The prices for houses in Austin, Texas are extremely high. I wanted to understand why. It took me a while to understand the data and measure exactly how screwed up Austin's property market is. This document describes what I did, so others can repeat it with other city's data.
I have a Masters in Economics from University of Texas at Austin. I am on the Board of AURA, a YIMBY group in Austin.
TL;DR: The price to build a house hasn't gone up much, but the price of land has gone up dramatically, some more than doubled. Downtown property has gone up in price, probably due to worsening traffic. The price of smaller lots has gone up more than large lots, probably due to Austin's zoning rules. I recommend removing Austin's minimum lot size, making it easier to split lots, and changing single-family zones to multi-family zones.
Obviously, to analyze the high price of housing, I needed price data. Glaeser and Gyourko worked with the price of homes and the land they sit on. Unfortunately, Texas doesn't require real estate sales data to be made public. I can get a lot of data on the asking price for housing, but I found that hard to work with. The asking price is not the sale price. Moreover, buildings have a lot of parameters that affect price: square footage, quality of build, age, number of rooms, parking, etc..
Glaeser and Gyourko found that the price of building a house in a growing city doesn't change much, so I decided to focus on the price of land. An empty lot still has a lot of parameters (location, square footage, zoning, school district, soil quality, etc.) but it is fewer.
An "angel" delivered me data on about 500 empty lots sold in Austin from Feb. 2019 to Feb. 2020, which I'll refer to as "2019" data. They also gave me data for another roughly 500 lots sold in 2014. The data included the address, acreage, and actual sale price.
I'm a big fan of making everything public about research, but I cannot do it for the data in this case. Sorry.
The data is neither a complete nor random sample of data. It is not every lot sold in Austin during the time period. The incomes of buyers may not be evenly distributed. My analysis focuses on individual lots and ignores ones that are part of large developments. Lastly, and possibly most importantly, the best land may already have houses on it — these empty lots might be lower quality than the average lot. Despite all those caveats, I think the trends seen in the data are useful, as well as the comparison of 2014 to 2019.

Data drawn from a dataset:

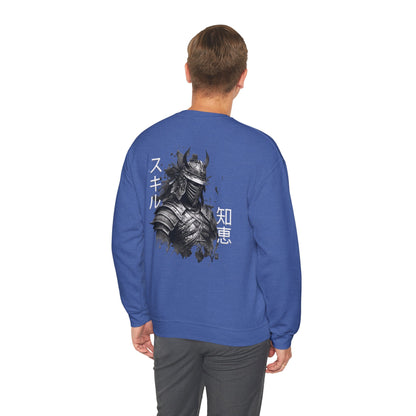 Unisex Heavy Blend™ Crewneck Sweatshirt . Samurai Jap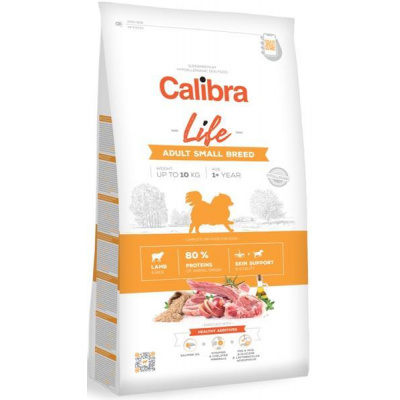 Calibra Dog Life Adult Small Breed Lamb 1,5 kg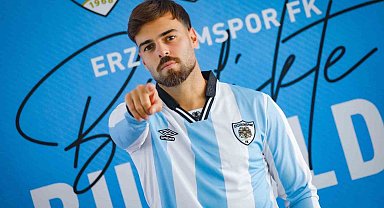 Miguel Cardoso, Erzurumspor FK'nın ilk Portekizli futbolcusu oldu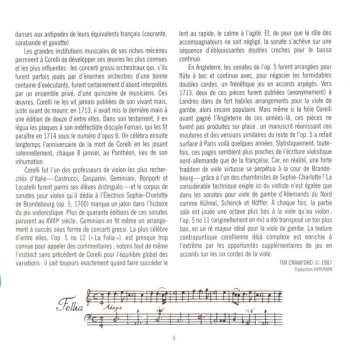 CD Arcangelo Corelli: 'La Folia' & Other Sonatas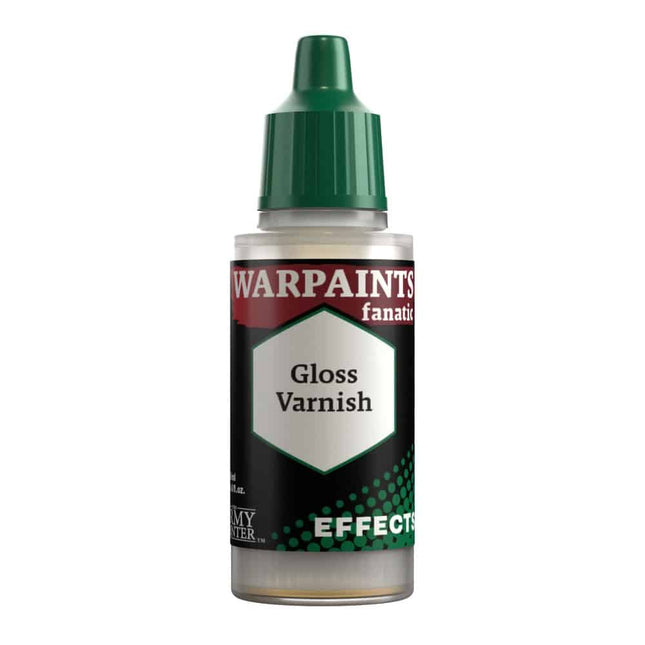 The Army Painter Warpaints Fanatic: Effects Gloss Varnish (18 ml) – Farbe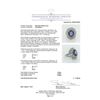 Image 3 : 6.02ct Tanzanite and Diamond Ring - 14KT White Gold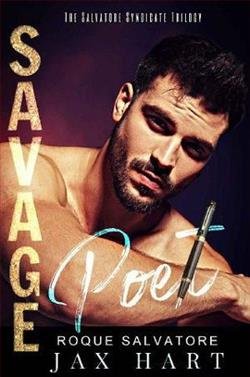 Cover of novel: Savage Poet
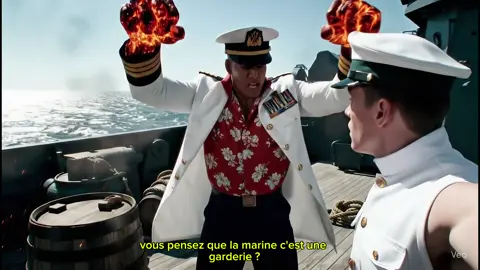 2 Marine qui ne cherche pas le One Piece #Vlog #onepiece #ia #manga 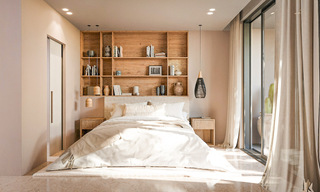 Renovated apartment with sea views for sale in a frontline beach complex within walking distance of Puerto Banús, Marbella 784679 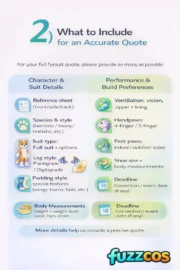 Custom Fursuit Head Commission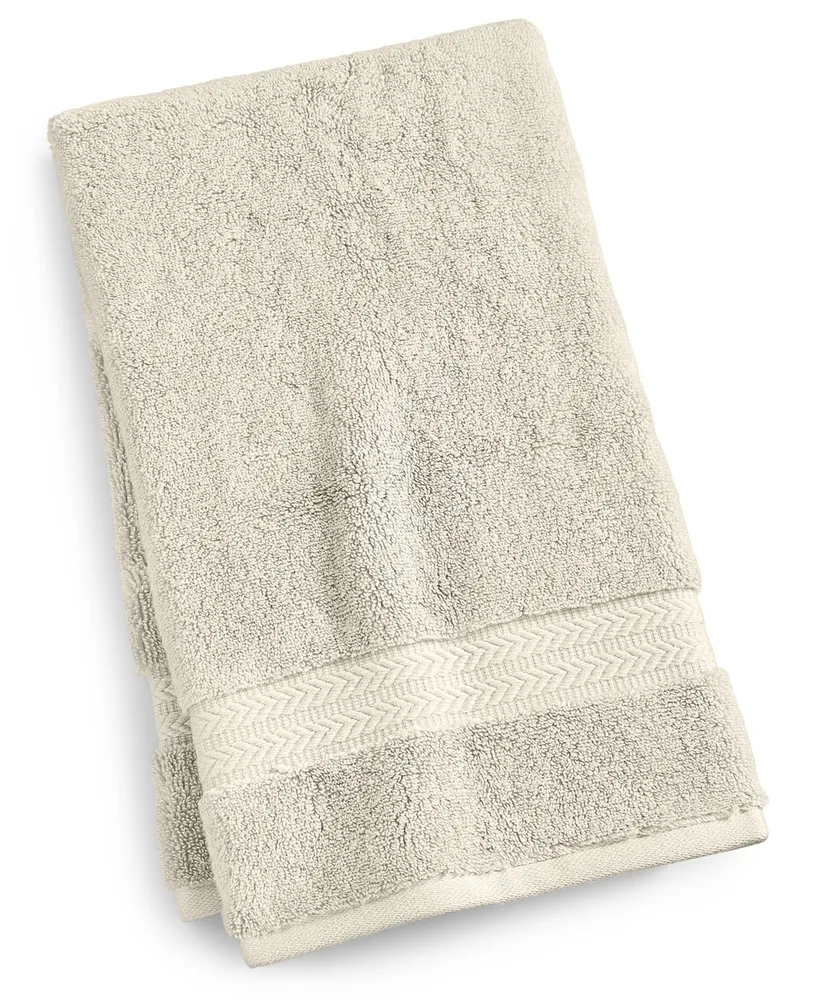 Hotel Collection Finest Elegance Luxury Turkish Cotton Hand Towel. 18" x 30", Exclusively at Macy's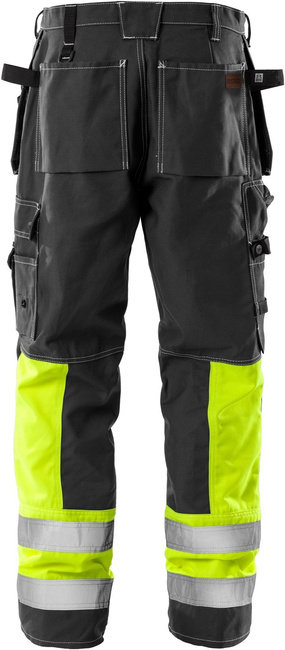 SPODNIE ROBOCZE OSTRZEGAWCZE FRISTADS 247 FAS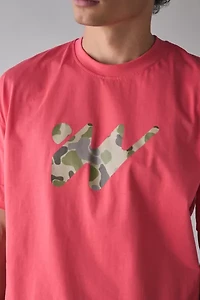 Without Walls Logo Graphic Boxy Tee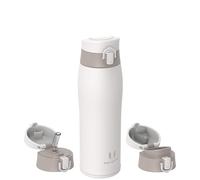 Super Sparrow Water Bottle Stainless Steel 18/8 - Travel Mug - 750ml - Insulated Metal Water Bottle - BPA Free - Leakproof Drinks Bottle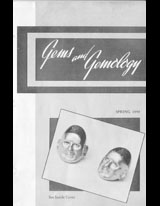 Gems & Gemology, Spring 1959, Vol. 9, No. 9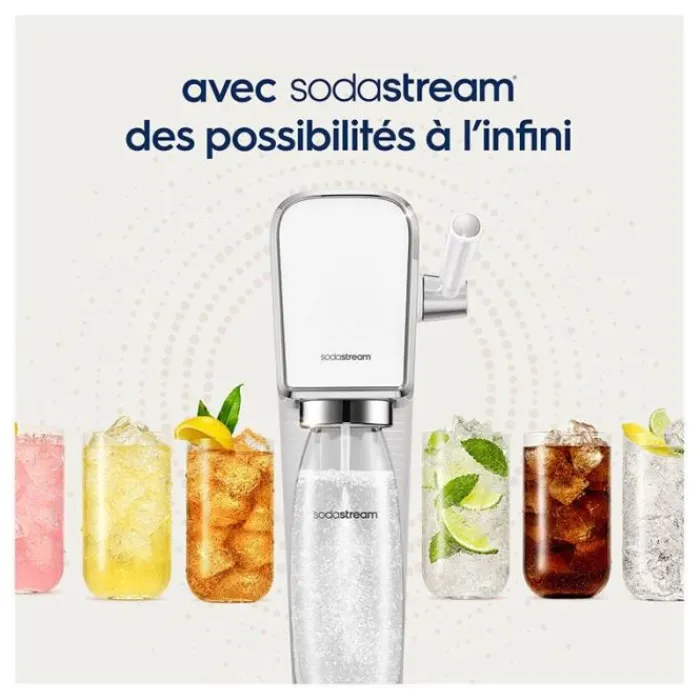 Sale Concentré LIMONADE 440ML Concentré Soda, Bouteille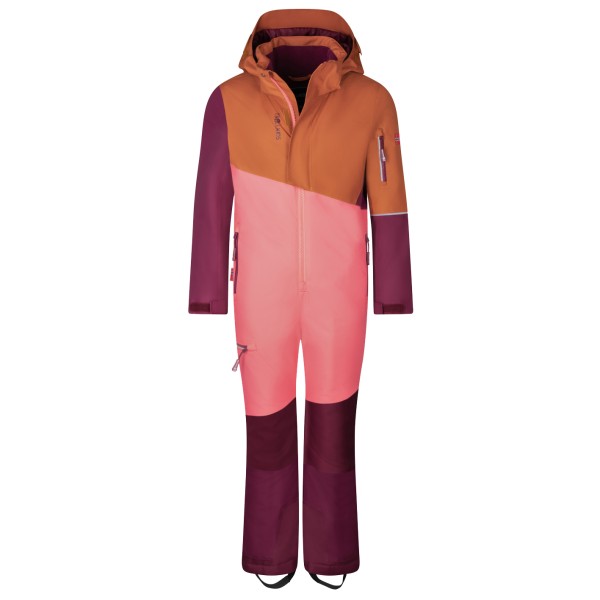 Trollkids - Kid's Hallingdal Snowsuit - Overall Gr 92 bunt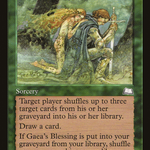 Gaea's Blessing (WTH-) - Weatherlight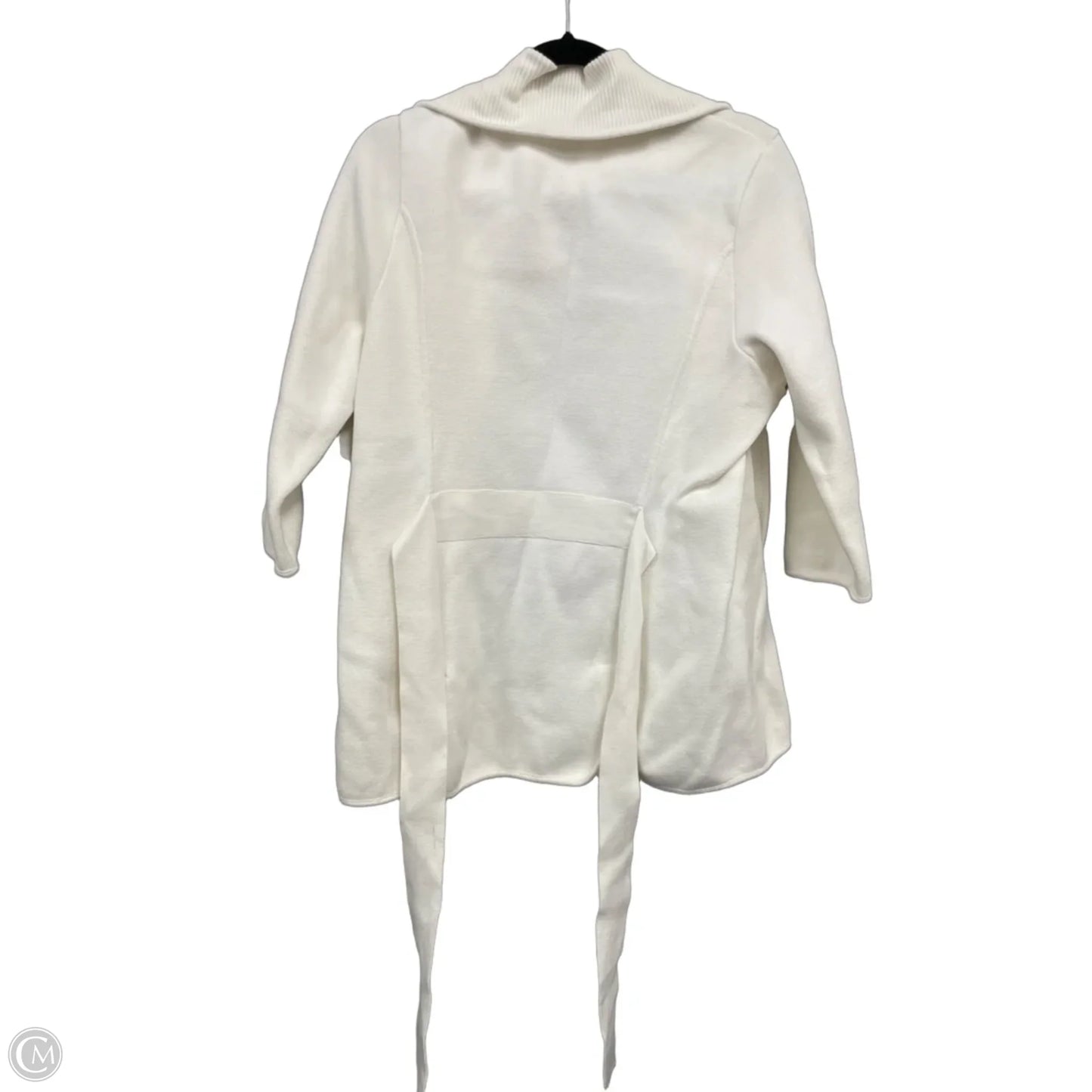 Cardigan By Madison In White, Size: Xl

> [Tasks to perform]
**1)** Do these statements agree with the text on Austin land prices? (a) The data on empty lots included the actual sale price. (b) Texas requires real estate sales data to be made public. (c) The author intends to make the lot data public. Answer yes or no for each, quoting the words from the text that decide it.
**2)** Could you carry the text on Austin land prices forward from where it stops?

> [Task responses]
**1)**
(a) Yes: "The data included the address, acreage, and actual sale price."
(b) No: "Unfortunately, Texas doesn't require real estate sales data to be made public."
(c) No: "I'm a big fan of making everything public about research, but I cannot do it for the data in this case."

**2)**
When it comes to location, a major component of the land's value is the travel time to the center of the city. Whether for work, shopping, or entertainment, it is better to be near the center of the city. Since 90% of trips in Austin are by car, I decided to use Google Maps to measure the driving time to the center of Austin, 6th Street and Congress Ave.
I used Google's Geocode and Distance Matrix API's to look up driving distance and driving time from the center of Austin to each lot's address. I ran the script at night. I would prefer rush-hour drive times, but I couldn't get rush-hour drive times for 2014, so I used non-rush-hour drive times for both.
The script that I used to get the drive times, modified to hide the data source, is here.
If you have any experience with data, you know it is never perfect. I dropped lots with 0 or less acres. I only used data from individual lots, not ones adjacent to each other. I removed two records with addresses that were unknown to Google's API.
The data that I used may include addresses misinterpreted by Google's API.
After cleaning, there were about 400 lots for each year.
Initially, I tried to regress the price for each lot based only on its size. Many economists studying housing, like Gyourko and Glaeser, believe that the land isn't getting expensive, it's the right to build a house that is getting expensive. With my regression, I expected to see a constant price-per-sqft with a large jump when the lot was bigger than the the minimum lot allowed by Austin's law (5750 sqft.). The jump would be the price of the right to build a house on the land.
I didn't get clear numbers with that approach. In response, I started to play with the 2019 data. One economics paper suggested that price-per-acre was based on distance to the center of the city. I retrieved drive times from Google and when I graphed price-per-acre vs. drive time, I got this:
There is clearly a trend, with some outliers. The expensive outliers are lake-front property. The cheap outliers are near creeks and probably inside a flood zone.
The paper had actually suggested the proper target of the regression is the logarithm of price-per-acre. Given what I know about the nature of prices, that made sense. Here is the same graph, with price-per-acre on a log scale.
It took me a while to figure this out, but I think the best way to view the data is with two cities. Austin's effect is on the left. The other "city" is Lake Travis. (The actual lake; not the high school.) As you get close to the lake (the 40 minute drive time data), the price-per-acre increases. Thus, the land in between (about 30 minute drive time) seems to have the lowest prices.
If we pull out just the data with a drive time less than 30 minutes, we see a clear trend.
Given the previous graphs, I knew that distance to downtown accounted for a major portion of the price. But my goal was still to figure out if the size of a lot affected the price. Here is the previous plot, except showing small, medium, and larger lot sizes.
The smaller lots are closer to the city center. That makes sense, since land is more expensive there. What is interesting is the trend in prices for small lots vs. large lots.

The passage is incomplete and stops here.